Зато объявился Ноздрюхин. Этого ничто не брало. Даже нечистой силе он был не по зубам. Оказался Ноздрюхин в том самом Воронеже, о котором столько сочинял, и одному Богу известно, как его туда занесло. На расспросы он либо отмалчивался, что ему было несвойственно, либо в туманных выражениях отговаривался, что есть вещи, упоминать которые ниже его достоинства, хотя чистоплюйством прежде не отличался. Но в разжигании сплетен относительно прочих исчезновений он активно поучаствовал, склоняясь к самой романтичной версии, про разбойника.
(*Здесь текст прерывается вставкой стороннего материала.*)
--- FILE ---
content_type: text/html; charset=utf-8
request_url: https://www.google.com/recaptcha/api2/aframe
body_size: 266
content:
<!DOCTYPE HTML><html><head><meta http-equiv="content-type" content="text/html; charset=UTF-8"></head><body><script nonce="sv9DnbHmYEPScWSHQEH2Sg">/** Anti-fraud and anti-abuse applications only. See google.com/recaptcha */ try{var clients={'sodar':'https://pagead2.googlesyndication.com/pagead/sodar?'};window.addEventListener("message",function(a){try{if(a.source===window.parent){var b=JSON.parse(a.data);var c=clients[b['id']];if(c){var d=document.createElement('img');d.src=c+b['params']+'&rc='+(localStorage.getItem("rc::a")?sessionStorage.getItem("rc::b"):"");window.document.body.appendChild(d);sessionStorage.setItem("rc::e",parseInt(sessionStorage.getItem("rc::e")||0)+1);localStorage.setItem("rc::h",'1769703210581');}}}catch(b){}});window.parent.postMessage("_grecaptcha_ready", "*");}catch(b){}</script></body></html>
Утверждал, что лично «имел честь с ним сразиться, о чём в напоминание этот шрам». В доказательство он всегда показывал руку, лишённую и намёка на царапину.
Сенсация, если о ней постоянно не напоминать, обращается в обыденность и со временем забывается. Самая занимательная история, покинув языки обывателей, покидает и их головы. Лишившийся главных своих сплетников уезд недолго бурлил. Поговорили-поговорили, да и забыли. Черти, колдуны, масоны, разбойники... И не такое бывало. Вот однажды сама губернаторша приезжала. И ведь тоже тогда поначалу не верилось.
Жизнь вошла в привычную колею. Халапуев занимался поместьем. Палачов изобретал. Ноздрюхин кутил и балагурил.
Иван Ильич вернулся к своим обычным занятиям. Вновь по утрам спорил с Прохором, обсуждал с Лизаветой Антоновной готовившиеся блюда, днём дремал с книгой и засыпал за газетой. Всё у Стоповых было по-прежнему.